Your answer must be an exact copy of the listing that follows, with all pictures omitted.

* * * * * * *

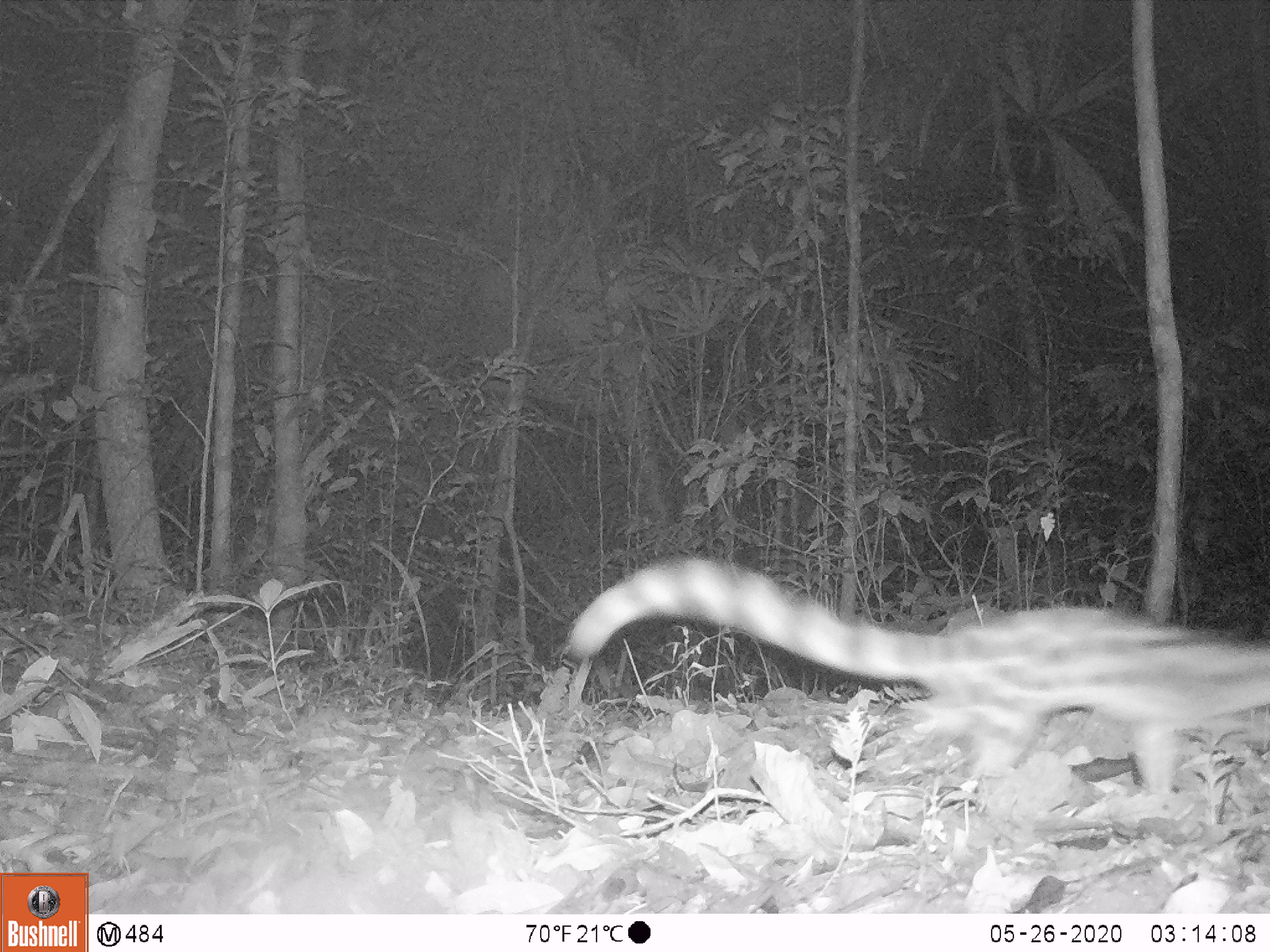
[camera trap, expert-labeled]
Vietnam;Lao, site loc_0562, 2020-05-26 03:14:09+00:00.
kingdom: Animalia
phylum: Chordata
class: Mammalia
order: Carnivora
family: Prionodontidae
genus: Prionodon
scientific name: Prionodon pardicolor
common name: spotted linsang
Spotted linsang (Prionodon pardicolor). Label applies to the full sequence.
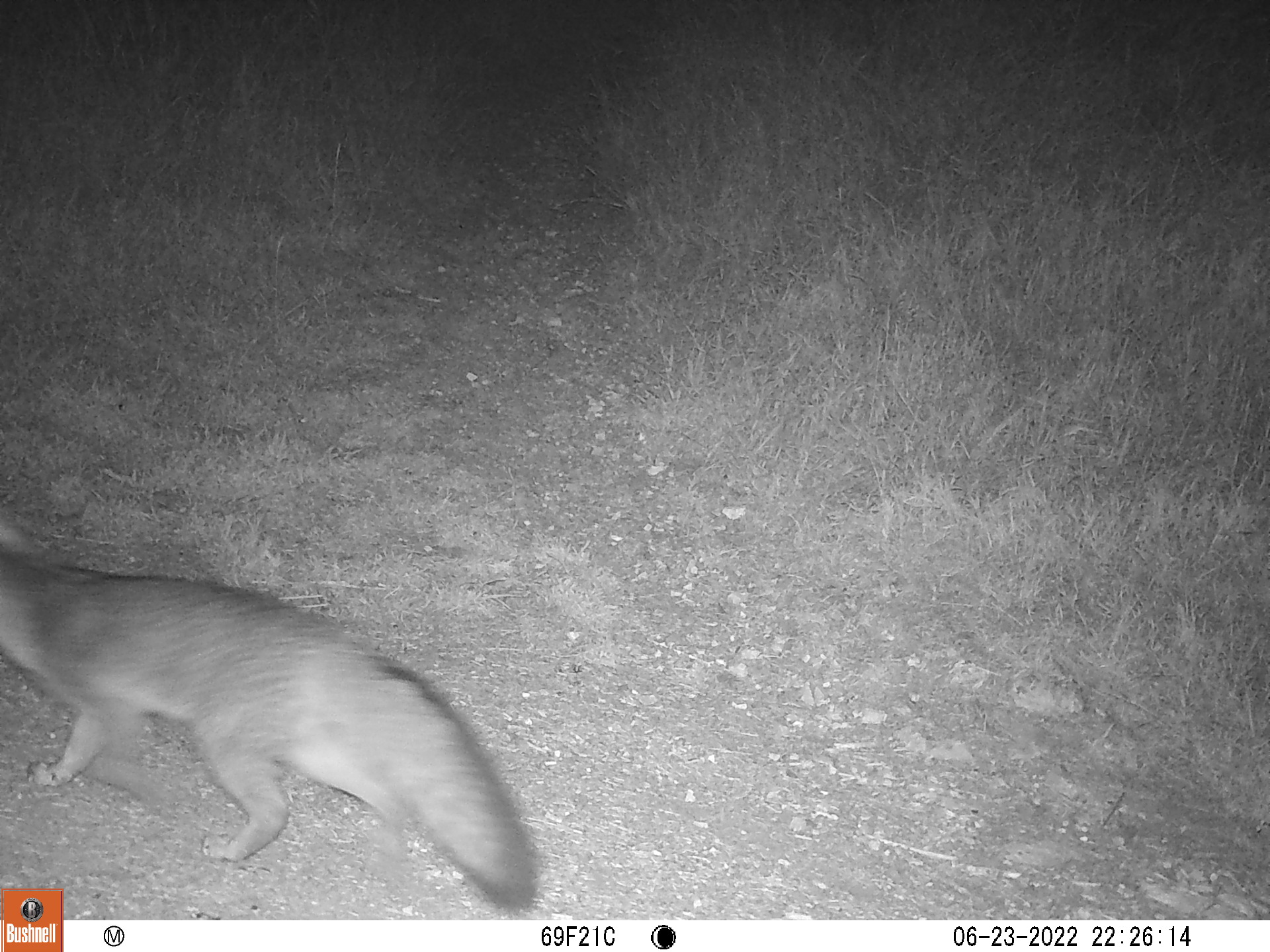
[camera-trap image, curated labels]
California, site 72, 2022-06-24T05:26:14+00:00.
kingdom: Animalia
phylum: Chordata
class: Mammalia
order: Carnivora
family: Canidae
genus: Urocyon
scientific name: Urocyon cinereoargenteus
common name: gray fox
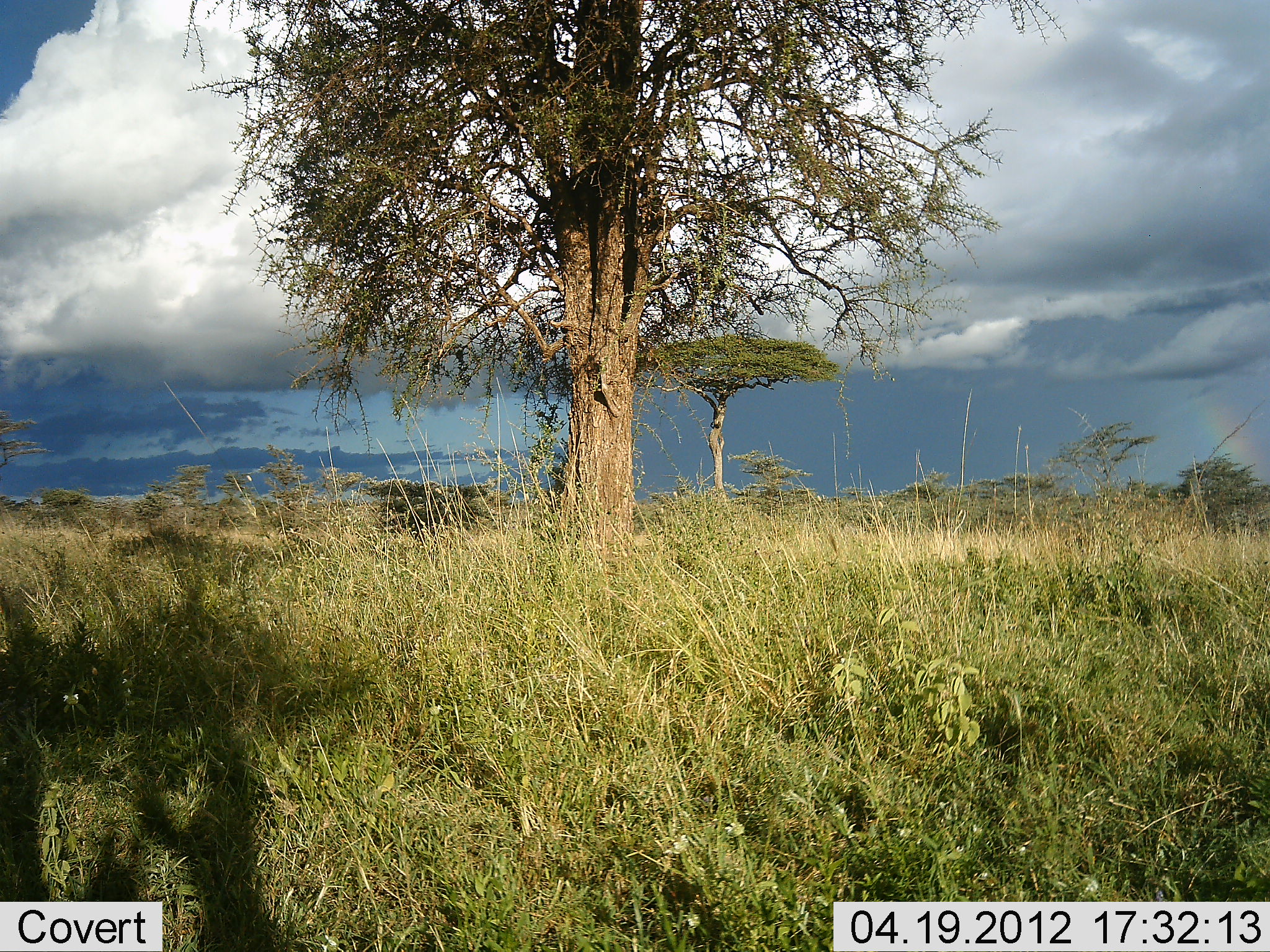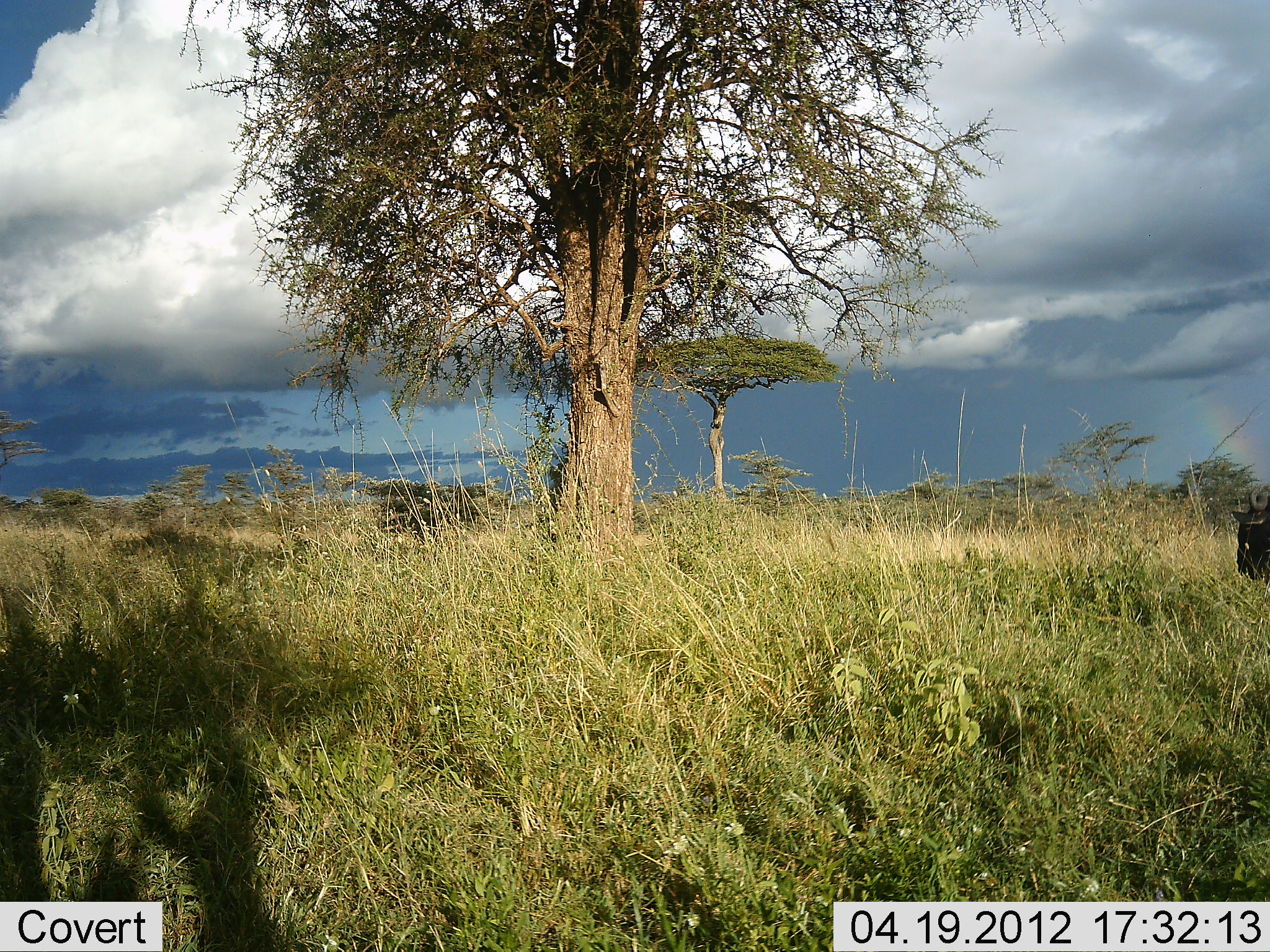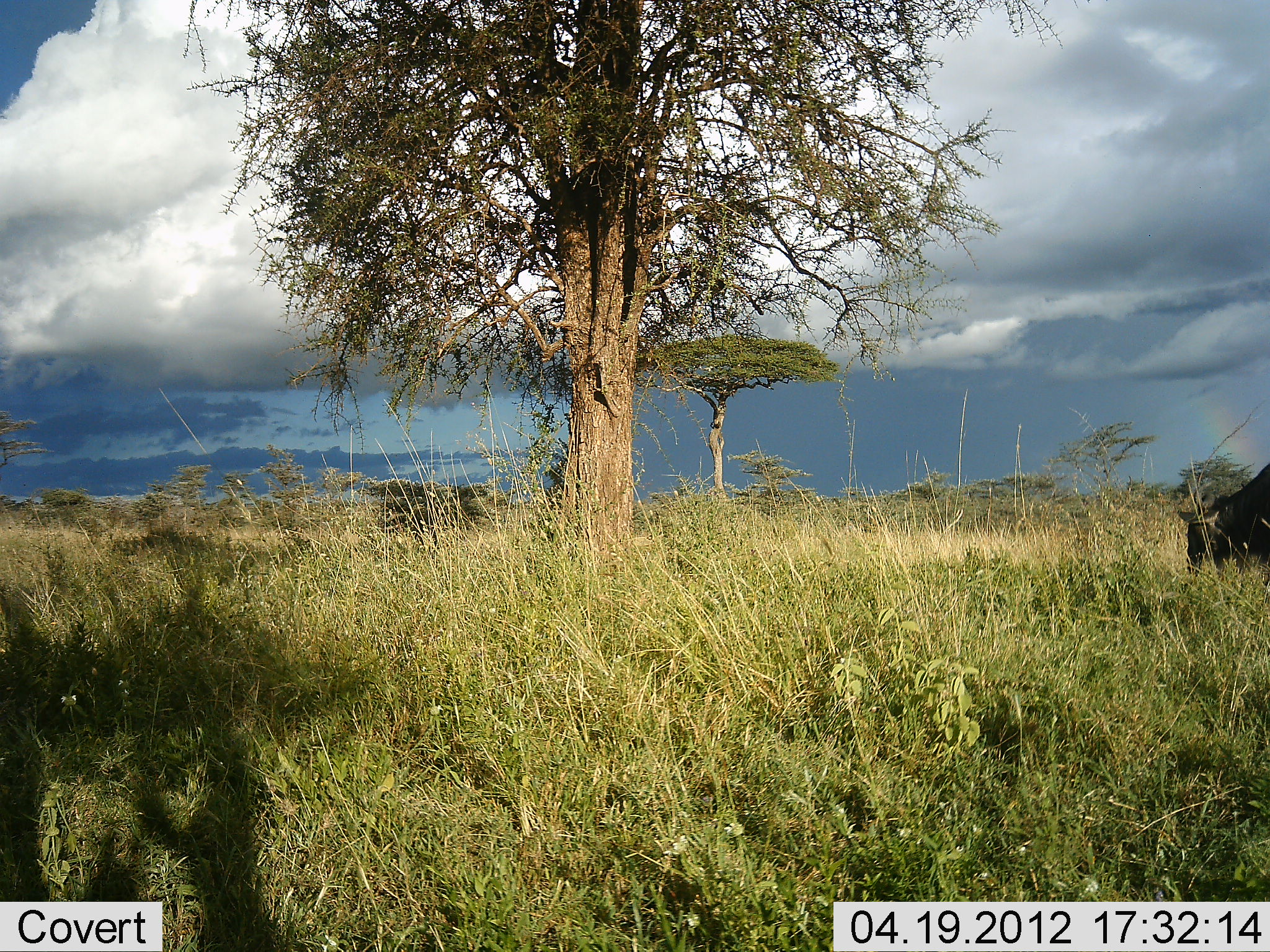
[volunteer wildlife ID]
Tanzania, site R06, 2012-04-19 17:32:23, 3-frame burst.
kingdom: Animalia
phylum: Chordata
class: Mammalia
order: Artiodactyla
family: Bovidae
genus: Connochaetes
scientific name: Connochaetes taurinus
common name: blue wildebeest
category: wildebeest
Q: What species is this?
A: Wildebeest (blue wildebeest) (Connochaetes taurinus).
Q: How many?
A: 1.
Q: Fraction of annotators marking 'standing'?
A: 0%.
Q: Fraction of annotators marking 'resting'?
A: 0%.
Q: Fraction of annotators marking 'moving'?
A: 75%.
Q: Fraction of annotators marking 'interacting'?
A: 0%.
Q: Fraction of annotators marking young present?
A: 0%.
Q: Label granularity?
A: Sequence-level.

* * * * * * *

▸ Problem solution:
[camera trap, expert-labeled]
Vietnam;Lao, site loc_0562, 2020-05-26 03:14:09+00:00.
kingdom: Animalia
phylum: Chordata
class: Mammalia
order: Carnivora
family: Prionodontidae
genus: Prionodon
scientific name: Prionodon pardicolor
common name: spotted linsang
Spotted linsang (Prionodon pardicolor). Label applies to the full sequence.
[camera-trap image, curated labels]
California, site 72, 2022-06-24T05:26:14+00:00.
kingdom: Animalia
phylum: Chordata
class: Mammalia
order: Carnivora
family: Canidae
genus: Urocyon
scientific name: Urocyon cinereoargenteus
common name: gray fox
[volunteer wildlife ID]
Tanzania, site R06, 2012-04-19 17:32:23, 3-frame burst.
kingdom: Animalia
phylum: Chordata
class: Mammalia
order: Artiodactyla
family: Bovidae
genus: Connochaetes
scientific name: Connochaetes taurinus
common name: blue wildebeest
category: wildebeest
Q: What species is this?
A: Wildebeest (blue wildebeest) (Connochaetes taurinus).
Q: How many?
A: 1.
Q: Fraction of annotators marking 'standing'?
A: 0%.
Q: Fraction of annotators marking 'resting'?
A: 0%.
Q: Fraction of annotators marking 'moving'?
A: 75%.
Q: Fraction of annotators marking 'interacting'?
A: 0%.
Q: Fraction of annotators marking young present?
A: 0%.
Q: Label granularity?
A: Sequence-level.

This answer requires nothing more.